__TEXT BLOCK__

┌──

It has a larger pollex than its hallux. It has six palmar pads and nails on each of its five digits. It has a dental formula of i 2/2, p 3/3, m 3/3 with a total of 36. Its upper incisors are elongated and the incisiform canines barely extend beyond the other teeth. The upper molars are sometimes tricuspid and the lower premolars are relatively simple. Upper and lower molars are quadricuspid. It has relatively large ears often obscured by the fur on side of the head. The nose has a wide internal septum and the nares open laterally. In adults, the pelage of the back can be grey, reddish, or brown. It usually has white or black bands on its forehead. This color pattern found both in young and adults.

The ear has a helical margin that is pulled upward and towards the back. The anterior superior margins are rolled. Tragus and antitragus are small, lobulated and equal in size. The manus has a unique raided pads; the interdigital pads are separated from the palm by a structure called deep flex urge line. The palm consist of two elongated central pads, a hypothenar pad and a thenar pad.

The skull is orthognathous, orbits are unfenestrated, balls are inflated ventrally, and a large sinus found above the nasal. The foramen magnum is located towards the front, and the atlas has shallow anterior articular facets which allow the condyles to attach. Anterior margin of the lacrimal fossa is formed by or near the maxilla. The premaxilla is short, giving the appearance of a small, not especially prognathic face relative to other platyrrhines. The corpus of the mandible deepens posteriorly and the ramus is tall. The hyoid bone is expanded and highly convex ventrally.

└──

__WHAT TO WORK ON__
1) According to the primate anatomy text, is each statement true? Answer yes or no for each, and quote the words from the text that decide it. (a) The pollex is larger than the hallux. (b) The nares open ventrally. (c) The tragus and antitragus differ in size.
2) According to the primate anatomy text, why does the face look small and not especially prognathic compared with other platyrrhines?
3) Reproduce the part of the primate anatomy text that starts with "The skull is" and goes on through "highly convex ventrally.".
Answer from this primate anatomy text alone.

__SUPPLIED RECORDS__
┌──

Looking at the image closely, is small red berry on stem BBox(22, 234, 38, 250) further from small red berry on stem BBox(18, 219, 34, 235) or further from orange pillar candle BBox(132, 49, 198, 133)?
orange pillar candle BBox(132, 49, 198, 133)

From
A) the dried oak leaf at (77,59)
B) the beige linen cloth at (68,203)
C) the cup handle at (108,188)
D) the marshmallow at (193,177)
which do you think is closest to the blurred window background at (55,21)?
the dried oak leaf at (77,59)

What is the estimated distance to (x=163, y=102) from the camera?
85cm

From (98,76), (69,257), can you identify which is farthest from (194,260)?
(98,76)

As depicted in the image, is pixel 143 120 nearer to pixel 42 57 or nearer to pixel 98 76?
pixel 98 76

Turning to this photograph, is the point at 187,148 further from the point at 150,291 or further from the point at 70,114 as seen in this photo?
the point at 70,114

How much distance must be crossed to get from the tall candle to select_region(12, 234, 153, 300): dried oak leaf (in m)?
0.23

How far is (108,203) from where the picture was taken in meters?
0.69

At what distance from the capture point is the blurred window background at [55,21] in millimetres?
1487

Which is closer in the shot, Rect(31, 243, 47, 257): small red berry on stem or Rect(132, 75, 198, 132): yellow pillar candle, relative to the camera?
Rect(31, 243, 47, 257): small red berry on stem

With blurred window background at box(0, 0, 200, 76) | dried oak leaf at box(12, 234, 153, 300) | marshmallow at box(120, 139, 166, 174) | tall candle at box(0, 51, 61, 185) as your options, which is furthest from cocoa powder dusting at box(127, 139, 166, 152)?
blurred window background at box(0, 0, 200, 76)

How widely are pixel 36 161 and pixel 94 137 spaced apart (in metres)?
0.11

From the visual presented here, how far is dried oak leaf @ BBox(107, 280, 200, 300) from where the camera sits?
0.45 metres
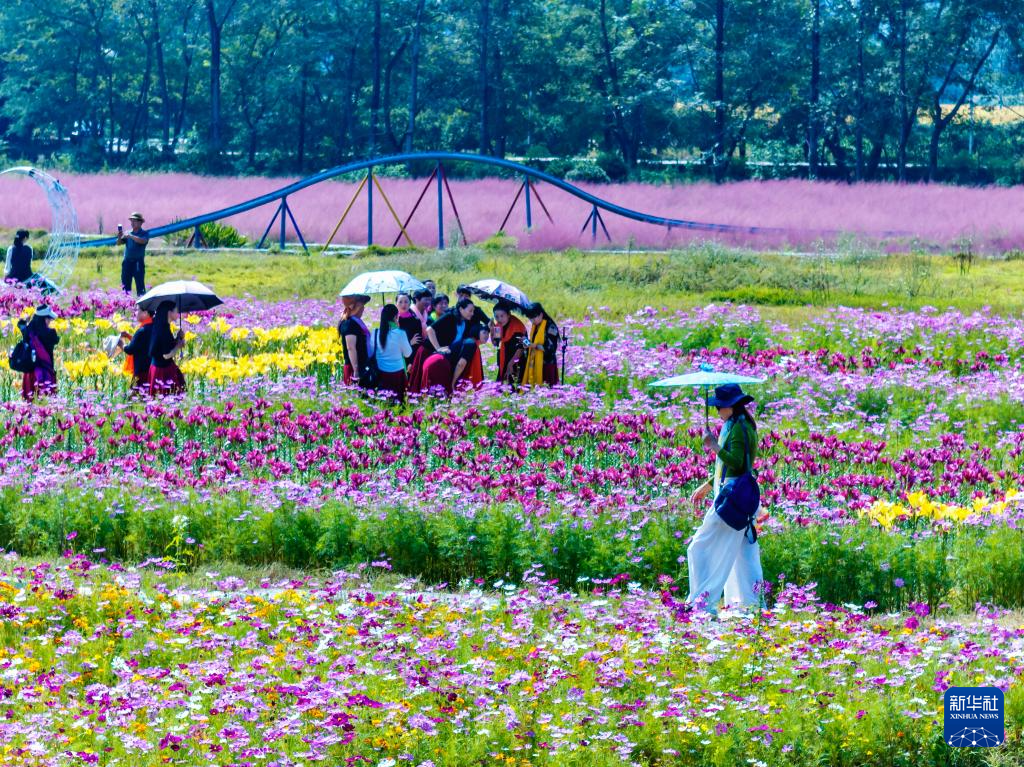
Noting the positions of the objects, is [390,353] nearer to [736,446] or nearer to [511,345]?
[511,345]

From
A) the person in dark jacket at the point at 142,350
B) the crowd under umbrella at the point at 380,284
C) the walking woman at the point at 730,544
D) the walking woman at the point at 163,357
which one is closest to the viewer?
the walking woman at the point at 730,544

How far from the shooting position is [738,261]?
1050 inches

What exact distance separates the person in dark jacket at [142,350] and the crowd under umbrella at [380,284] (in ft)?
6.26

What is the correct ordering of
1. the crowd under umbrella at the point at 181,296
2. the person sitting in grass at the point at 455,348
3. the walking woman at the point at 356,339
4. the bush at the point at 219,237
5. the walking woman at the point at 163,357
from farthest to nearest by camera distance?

└──
┌──

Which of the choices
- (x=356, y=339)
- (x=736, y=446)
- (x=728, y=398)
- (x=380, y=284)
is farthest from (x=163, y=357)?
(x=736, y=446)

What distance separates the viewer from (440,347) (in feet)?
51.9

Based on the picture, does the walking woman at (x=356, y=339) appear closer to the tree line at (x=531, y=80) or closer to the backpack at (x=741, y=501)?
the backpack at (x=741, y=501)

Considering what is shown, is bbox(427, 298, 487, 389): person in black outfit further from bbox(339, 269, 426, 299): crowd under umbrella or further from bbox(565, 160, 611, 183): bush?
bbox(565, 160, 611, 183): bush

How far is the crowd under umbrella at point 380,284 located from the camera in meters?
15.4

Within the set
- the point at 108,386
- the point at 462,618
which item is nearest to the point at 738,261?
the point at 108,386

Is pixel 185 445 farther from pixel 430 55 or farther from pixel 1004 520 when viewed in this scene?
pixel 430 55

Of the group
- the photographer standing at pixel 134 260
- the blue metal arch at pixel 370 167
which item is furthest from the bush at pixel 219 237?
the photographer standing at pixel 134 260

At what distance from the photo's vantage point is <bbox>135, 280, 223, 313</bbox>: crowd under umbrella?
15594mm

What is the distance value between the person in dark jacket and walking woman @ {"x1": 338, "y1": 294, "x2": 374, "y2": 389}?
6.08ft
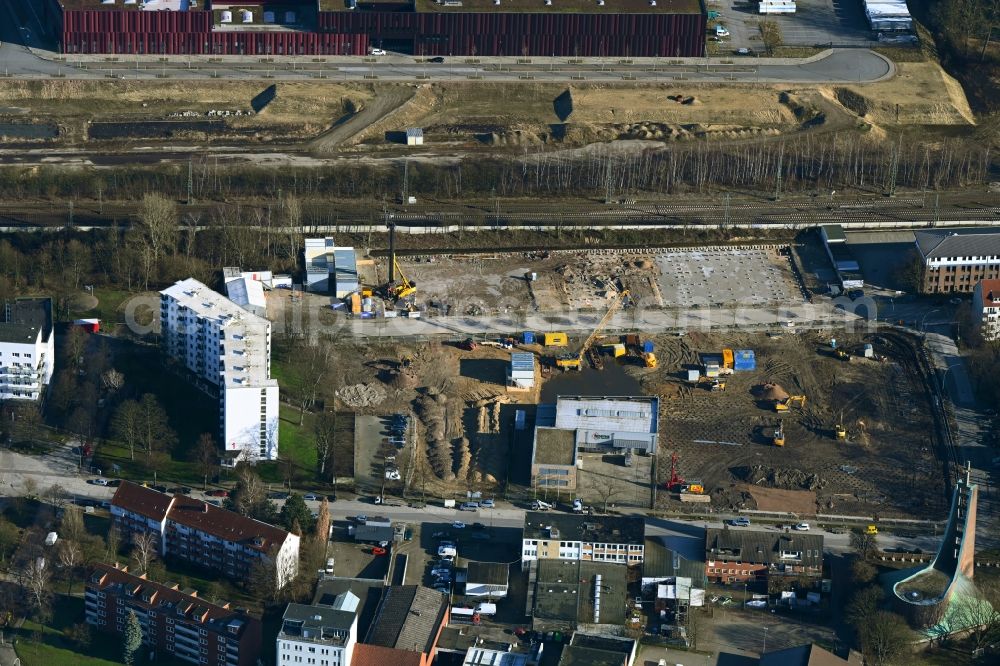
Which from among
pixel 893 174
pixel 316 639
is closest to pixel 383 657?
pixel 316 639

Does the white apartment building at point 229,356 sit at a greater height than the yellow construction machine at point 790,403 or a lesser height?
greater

└──
┌──

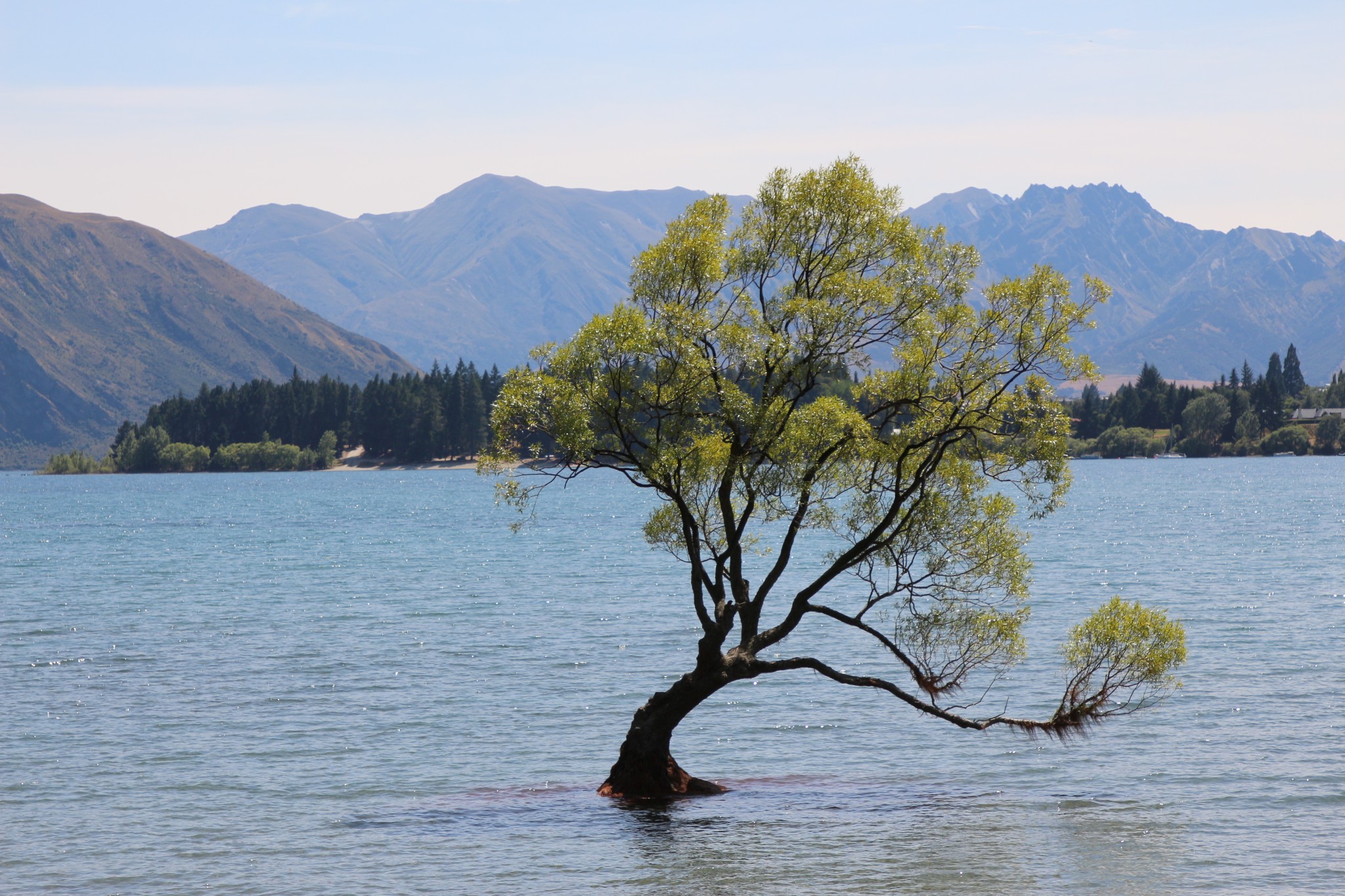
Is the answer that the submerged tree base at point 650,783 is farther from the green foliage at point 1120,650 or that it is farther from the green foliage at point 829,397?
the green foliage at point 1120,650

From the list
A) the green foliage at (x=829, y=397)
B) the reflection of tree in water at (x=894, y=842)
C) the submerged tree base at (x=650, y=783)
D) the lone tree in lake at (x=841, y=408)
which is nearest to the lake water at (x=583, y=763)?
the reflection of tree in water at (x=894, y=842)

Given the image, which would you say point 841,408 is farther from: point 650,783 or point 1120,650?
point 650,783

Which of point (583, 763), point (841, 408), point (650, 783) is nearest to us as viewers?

└──

__ANSWERS TO THE EXERCISE__
1)
(a) Yes: "It has a larger pollex than its hallux."
(b) No: "the nares open laterally."
(c) No: "Tragus and antitragus are small, lobulated and equal in size."

2) The premaxilla is short. That gives the face the appearance of being small and not especially prognathic relative to other platyrrhines.

3)
The skull is orthognathous, orbits are unfenestrated, balls are inflated ventrally, and a large sinus found above the nasal. The foramen magnum is located towards the front, and the atlas has shallow anterior articular facets which allow the condyles to attach. Anterior margin of the lacrimal fossa is formed by or near the maxilla. The premaxilla is short, giving the appearance of a small, not especially prognathic face relative to other platyrrhines. The corpus of the mandible deepens posteriorly and the ramus is tall. The hyoid bone is expanded and highly convex ventrally.